* Begin Exercise data *

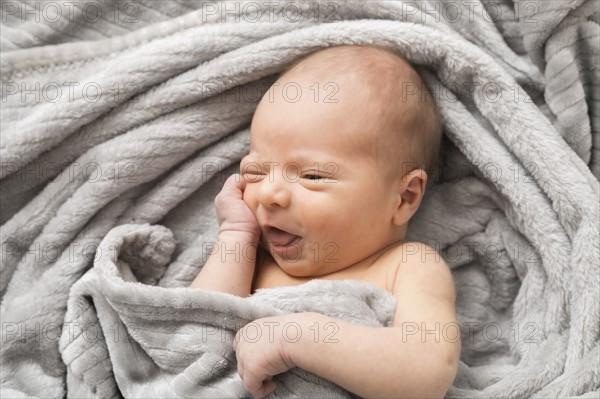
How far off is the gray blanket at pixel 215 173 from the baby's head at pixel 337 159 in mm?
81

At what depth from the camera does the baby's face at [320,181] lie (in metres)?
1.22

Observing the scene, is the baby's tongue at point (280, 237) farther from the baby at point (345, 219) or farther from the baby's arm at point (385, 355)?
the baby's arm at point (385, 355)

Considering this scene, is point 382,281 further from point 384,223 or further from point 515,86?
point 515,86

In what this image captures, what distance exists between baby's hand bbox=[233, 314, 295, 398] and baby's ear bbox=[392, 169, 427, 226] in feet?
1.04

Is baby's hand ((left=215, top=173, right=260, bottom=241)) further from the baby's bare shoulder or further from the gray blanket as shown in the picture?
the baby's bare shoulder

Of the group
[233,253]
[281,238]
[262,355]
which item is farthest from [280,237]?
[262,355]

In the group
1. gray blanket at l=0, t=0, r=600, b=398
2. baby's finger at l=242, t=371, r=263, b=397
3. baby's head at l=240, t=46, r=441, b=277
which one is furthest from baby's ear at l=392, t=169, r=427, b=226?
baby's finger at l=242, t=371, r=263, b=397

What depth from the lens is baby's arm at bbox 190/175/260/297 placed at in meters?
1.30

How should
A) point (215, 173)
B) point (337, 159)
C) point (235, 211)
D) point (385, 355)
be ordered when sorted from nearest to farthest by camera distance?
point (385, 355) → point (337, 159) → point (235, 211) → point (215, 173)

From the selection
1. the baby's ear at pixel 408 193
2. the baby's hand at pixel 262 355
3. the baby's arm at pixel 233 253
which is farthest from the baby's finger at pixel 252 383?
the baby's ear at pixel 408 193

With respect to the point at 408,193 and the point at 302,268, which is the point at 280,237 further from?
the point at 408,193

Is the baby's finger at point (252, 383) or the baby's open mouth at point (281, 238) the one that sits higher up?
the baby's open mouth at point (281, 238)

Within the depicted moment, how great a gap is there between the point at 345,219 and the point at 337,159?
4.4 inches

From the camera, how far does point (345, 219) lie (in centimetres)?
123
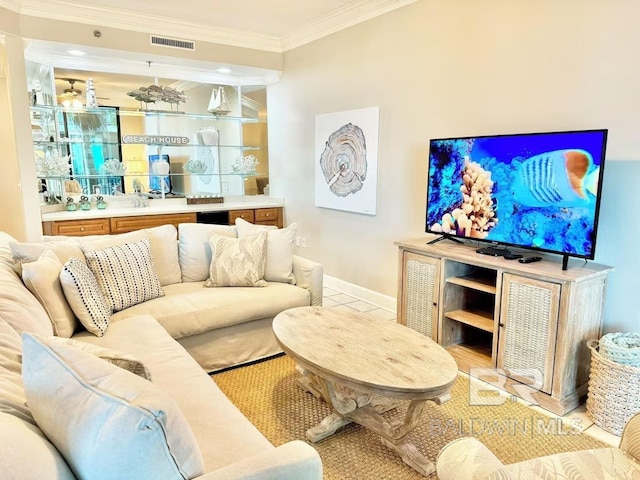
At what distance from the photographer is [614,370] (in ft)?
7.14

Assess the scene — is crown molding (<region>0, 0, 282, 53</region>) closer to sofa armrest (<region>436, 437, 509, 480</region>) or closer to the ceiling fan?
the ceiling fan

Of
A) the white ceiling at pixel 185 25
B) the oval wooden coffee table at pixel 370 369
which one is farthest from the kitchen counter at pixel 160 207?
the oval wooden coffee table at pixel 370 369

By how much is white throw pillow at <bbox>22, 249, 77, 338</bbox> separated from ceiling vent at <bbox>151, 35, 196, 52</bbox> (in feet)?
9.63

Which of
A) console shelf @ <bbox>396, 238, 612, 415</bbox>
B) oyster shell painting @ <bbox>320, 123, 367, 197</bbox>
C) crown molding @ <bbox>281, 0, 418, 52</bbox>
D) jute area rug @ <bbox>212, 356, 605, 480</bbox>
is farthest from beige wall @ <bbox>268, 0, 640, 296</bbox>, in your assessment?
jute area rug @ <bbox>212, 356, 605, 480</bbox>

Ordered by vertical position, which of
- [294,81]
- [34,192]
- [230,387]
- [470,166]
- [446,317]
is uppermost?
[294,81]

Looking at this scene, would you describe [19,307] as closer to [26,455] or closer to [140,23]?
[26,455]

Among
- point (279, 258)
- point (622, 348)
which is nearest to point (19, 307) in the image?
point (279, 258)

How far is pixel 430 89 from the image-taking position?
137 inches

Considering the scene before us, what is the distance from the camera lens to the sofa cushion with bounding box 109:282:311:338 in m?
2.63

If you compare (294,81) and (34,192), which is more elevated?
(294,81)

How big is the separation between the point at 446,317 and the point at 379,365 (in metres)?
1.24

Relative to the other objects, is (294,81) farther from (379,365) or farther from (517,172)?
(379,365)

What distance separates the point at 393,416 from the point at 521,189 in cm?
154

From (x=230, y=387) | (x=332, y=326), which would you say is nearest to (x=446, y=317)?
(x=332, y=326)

* End Exercise data *
* Begin Exercise data *

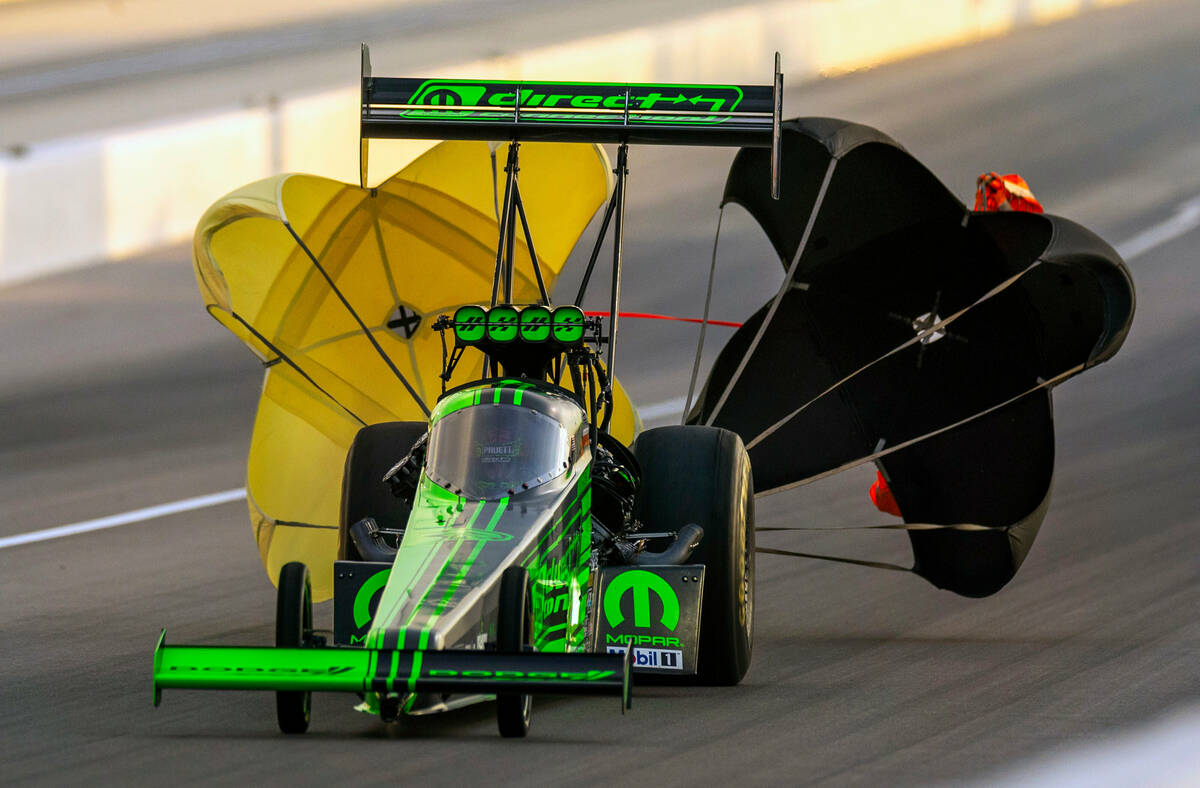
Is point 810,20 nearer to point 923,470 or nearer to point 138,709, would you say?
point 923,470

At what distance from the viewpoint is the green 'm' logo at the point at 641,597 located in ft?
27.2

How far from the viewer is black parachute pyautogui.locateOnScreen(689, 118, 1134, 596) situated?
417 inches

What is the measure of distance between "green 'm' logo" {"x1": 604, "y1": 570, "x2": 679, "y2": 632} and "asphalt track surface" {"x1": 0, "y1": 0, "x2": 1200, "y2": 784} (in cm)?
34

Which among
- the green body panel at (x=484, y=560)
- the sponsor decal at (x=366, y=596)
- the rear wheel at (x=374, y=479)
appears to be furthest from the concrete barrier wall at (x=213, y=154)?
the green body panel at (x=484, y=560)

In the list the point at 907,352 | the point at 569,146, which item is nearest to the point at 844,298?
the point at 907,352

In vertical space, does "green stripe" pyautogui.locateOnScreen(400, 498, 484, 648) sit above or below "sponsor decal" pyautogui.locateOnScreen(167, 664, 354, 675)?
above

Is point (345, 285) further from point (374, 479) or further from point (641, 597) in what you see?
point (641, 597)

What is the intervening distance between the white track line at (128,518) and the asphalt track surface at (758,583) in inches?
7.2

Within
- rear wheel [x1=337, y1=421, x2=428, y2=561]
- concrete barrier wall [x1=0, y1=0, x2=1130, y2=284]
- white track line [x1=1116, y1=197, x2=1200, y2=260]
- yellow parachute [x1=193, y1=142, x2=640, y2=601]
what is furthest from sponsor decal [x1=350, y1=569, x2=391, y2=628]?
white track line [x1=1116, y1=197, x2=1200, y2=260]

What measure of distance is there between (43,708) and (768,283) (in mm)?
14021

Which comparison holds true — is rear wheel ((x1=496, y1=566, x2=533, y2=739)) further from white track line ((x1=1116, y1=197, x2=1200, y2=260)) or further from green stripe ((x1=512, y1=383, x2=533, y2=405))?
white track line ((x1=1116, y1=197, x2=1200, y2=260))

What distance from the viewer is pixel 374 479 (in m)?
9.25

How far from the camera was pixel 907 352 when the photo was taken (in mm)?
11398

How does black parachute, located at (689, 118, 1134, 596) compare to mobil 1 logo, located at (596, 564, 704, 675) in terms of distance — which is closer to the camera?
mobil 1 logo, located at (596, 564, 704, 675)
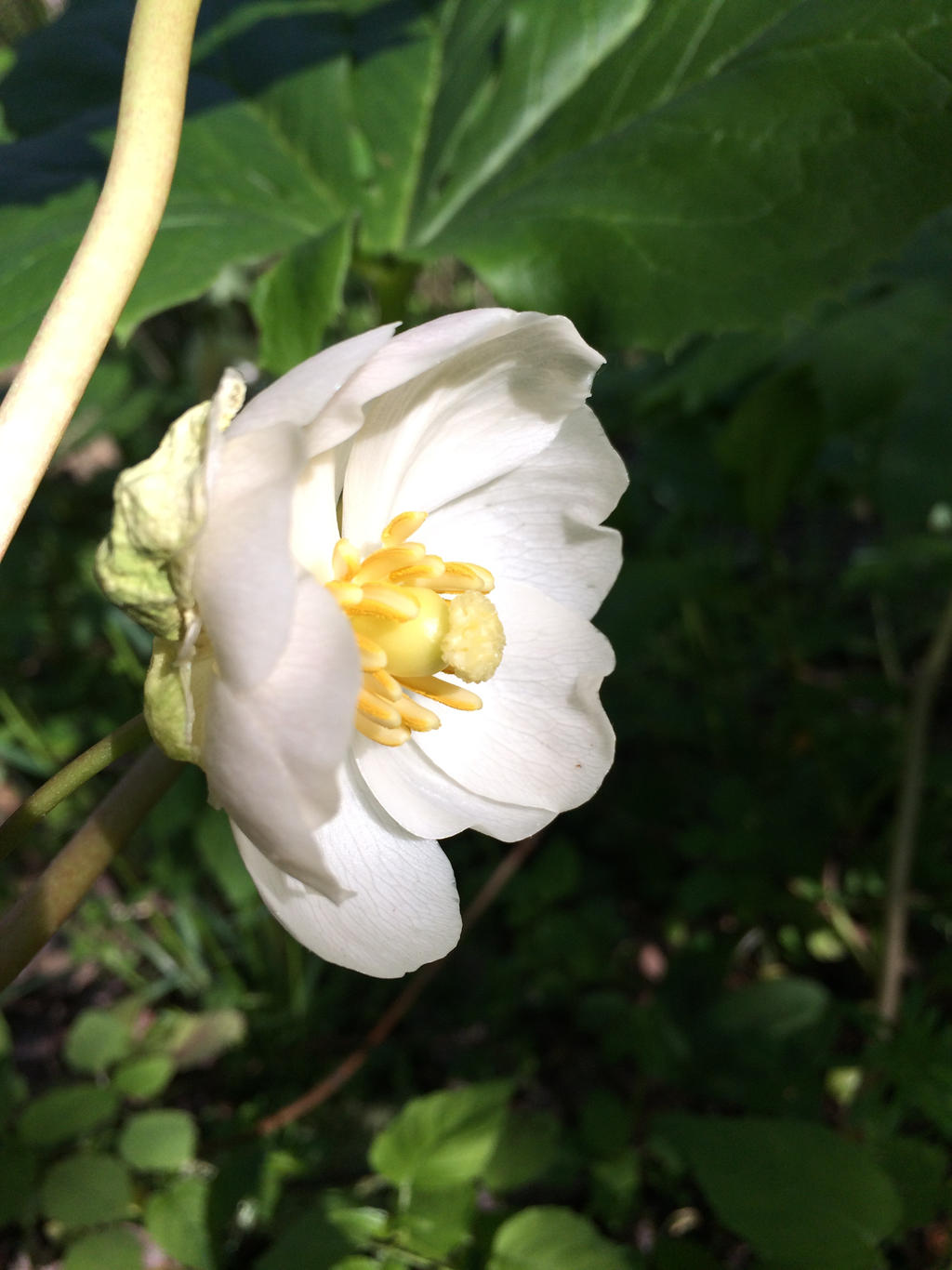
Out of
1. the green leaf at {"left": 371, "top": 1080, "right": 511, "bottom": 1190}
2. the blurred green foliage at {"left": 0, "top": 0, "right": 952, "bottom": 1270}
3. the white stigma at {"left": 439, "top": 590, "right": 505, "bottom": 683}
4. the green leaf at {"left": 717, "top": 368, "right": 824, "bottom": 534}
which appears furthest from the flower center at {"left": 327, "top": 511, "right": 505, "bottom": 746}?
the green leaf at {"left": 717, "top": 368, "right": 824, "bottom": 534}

* End Exercise data *

Locate every line in the records that contains the string "mouth", matching case exactly, and copy each such line.

Is the baby's finger at point (252, 383) or the baby's open mouth at point (281, 238) the one that sits higher up?
the baby's open mouth at point (281, 238)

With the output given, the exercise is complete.